Le naufrage sécuritaire de la Beaujoire lors de Nantes-Toulouse
La 34e journée de Ligue 1 s’est achevée dans la confusion la plus totale ce dimanche. Le duel opposant le FC Nantes au Toulouse FC a été prématurément stoppé, marquant une fin de saison désastreuse pour les Canaris, déjà condamnés à la Ligue 2.
- L’arbitre a mis un terme définitif à la rencontre suite à des débordements majeurs.
- Des supporters ont pris d’assaut la pelouse, accompagnés de jets massifs de fumigènes.

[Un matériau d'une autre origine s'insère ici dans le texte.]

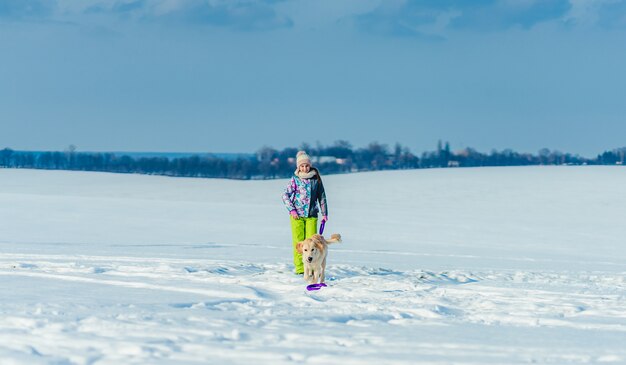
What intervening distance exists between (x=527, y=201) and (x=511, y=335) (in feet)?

Le chronomètre affichait à peine 22 minutes de jeu et le score était encore vierge (0-0) lorsque la situation a dégénéré. Des membres de la Tribune Loire ont soudainement envahi le rectangle vert, saturant l’air de fumigènes. Face à cette perte de contrôle, l’arbitre internationale Stéphanie Frappart a immédiatement ordonné le retour des joueurs aux vestiaires pour garantir leur intégrité physique.
« Il a été décidé d’interrompre définitivement la rencontre sur décision du préfet pour des raisons de sécurité », a confirmé Stéphanie Frappart lors d’une brève allocution, environ 40 minutes après le début des incidents.

Sur le bord du terrain, l’émotion était palpable. Vahid Halilhodzic, l’entraîneur de Nantes âgé de 74 ans, a tenté tant bien que mal de contenir la foule avant d’apparaître dévasté. Pour celui qui vivait son ultime match sur un banc de touche, cette fin est un crève-cœur. Il a confié, abattu, que ce dernier acte de coaching lui faisait « très mal ». Pendant ce temps, les CRS ont dû intervenir pour sécuriser les tribunes malgré quelques heurts persistants avec les supporters.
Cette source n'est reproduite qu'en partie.